• _GECITEERDE PASSAGE_:
================================

ECLI:NL:GHARN:2010:BO3362
Gerechtshof Arnhem
- Hoger beroep
- Rechtspraak.nl
Verzoek tot toepassing van de schuldsaneringsregeling en niet-ontvankelijkheid
In deze zaak heeft het Gerechtshof Arnhem op 8 november 2010 uitspraak gedaan in hoger beroep over het verzoek van [appellant] tot toepassing van de wettelijke schuldsaneringsregeling. Het hof heeft kennisgenomen van het verzoekschrift en de bijlagen, alsook van de brief van mr. M.C. van der Meij, de advocaat van [appellant]. De mondelinge behandeling vond plaats op 1 november 2010, waarbij [appellant] in persoon aanwezig was, bijgestaan door zijn advocaat. De rechtbank Arnhem had eerder op 22 maart 2010 een voorlopige voorziening getroffen, waarbij de tenuitvoerlegging van een ontruiming van de woning van [appellant] was geschorst, onder bepaalde voorwaarden. Echter, op 7 oktober 2010 verklaarde de rechtbank [appellant] niet-ontvankelijk in zijn verzoek tot toepassing van de schuldsaneringsregeling, omdat het verzoek niet voldeed aan de wettelijke eisen. Het hof overweegt dat het gesloten stelsel van hoger beroep binnen de Faillissementswet niet voorziet in een rechtsmiddel tegen een niet-ontvankelijkverklaring. Het hof concludeert dat er geen reden is om het appèlverbod te doorbreken, aangezien de rechtbank niet verplicht was om [appellant] een nadere termijn te geven voor het aanvullen van zijn aanvraag. Het hof wijst erop dat de rechtbank de mogelijkheid heeft om een termijn te gunnen, maar dit niet verplicht is. De beslissing van de rechtbank om [appellant] niet-ontvankelijk te verklaren wordt bevestigd, en het hof verklaart [appellant] niet-ontvankelijk in zijn verzoek in hoger beroep.

================================

• _DE OPDRACHT_:
Op welke datum vond volgens de uitspraak over de schuldsaneringsregeling de mondelinge behandeling plaats? De gegevens komen uit een andere bron.

• _Bewaarde items_:
================================

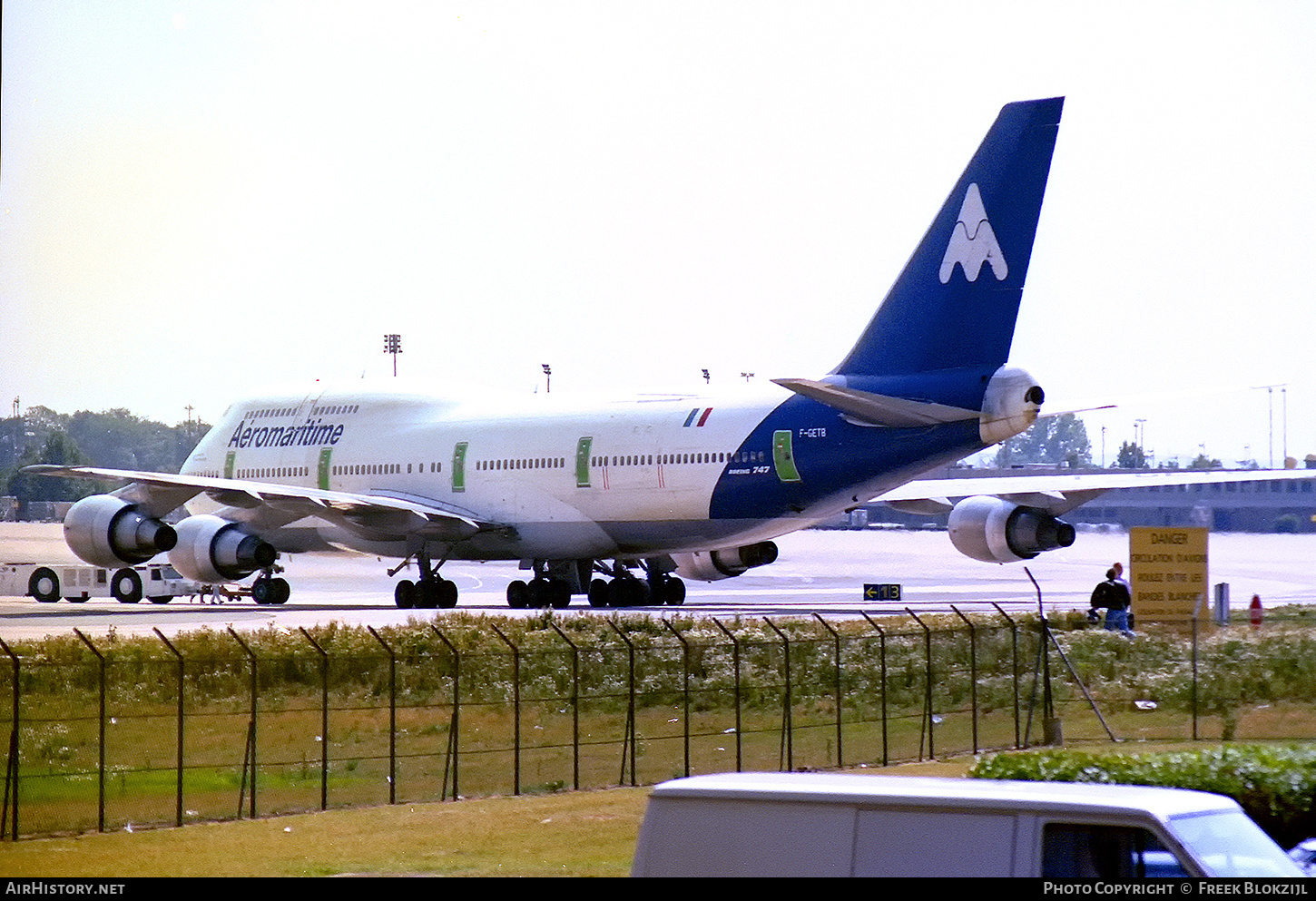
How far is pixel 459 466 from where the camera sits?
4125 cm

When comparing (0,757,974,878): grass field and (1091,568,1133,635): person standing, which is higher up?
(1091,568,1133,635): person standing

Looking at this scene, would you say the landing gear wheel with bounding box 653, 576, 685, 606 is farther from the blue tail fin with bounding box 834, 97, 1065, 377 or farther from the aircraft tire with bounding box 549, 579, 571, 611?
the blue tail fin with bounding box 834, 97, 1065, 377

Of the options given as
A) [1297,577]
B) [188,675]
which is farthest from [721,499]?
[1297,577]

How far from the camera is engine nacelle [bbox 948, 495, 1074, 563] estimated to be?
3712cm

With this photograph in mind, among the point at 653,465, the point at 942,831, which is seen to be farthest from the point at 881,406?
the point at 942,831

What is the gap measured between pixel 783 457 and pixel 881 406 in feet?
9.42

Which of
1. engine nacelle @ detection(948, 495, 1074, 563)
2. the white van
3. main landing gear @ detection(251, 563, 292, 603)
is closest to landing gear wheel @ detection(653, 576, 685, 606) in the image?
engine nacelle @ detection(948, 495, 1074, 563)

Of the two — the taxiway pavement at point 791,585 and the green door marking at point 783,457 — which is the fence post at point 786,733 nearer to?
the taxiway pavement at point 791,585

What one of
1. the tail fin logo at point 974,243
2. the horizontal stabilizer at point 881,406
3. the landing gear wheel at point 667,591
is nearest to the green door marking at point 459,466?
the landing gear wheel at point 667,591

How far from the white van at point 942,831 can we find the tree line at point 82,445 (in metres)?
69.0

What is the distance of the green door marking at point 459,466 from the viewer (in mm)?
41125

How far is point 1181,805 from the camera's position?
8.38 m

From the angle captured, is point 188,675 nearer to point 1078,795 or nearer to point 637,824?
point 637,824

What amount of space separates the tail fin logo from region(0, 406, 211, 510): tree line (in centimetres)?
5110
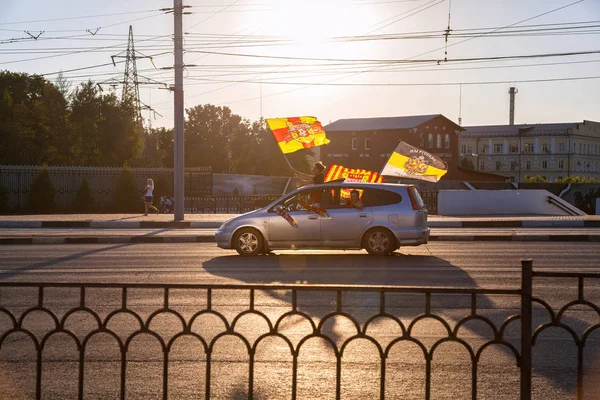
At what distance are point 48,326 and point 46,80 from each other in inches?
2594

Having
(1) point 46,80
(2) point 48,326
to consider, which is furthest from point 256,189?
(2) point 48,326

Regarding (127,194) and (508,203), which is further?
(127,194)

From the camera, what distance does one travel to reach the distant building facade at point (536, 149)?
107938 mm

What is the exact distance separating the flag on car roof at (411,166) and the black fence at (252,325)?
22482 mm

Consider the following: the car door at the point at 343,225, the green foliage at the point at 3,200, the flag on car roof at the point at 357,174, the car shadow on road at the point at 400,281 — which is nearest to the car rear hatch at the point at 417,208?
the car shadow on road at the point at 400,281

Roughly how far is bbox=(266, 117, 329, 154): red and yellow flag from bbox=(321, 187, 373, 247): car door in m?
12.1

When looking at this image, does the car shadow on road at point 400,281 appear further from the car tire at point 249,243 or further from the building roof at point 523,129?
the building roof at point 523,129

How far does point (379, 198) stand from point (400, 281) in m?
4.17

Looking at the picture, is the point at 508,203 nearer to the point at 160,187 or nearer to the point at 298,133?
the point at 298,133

================================

• _UITWERKING OPDRACHT_:
Op 1 november 2010.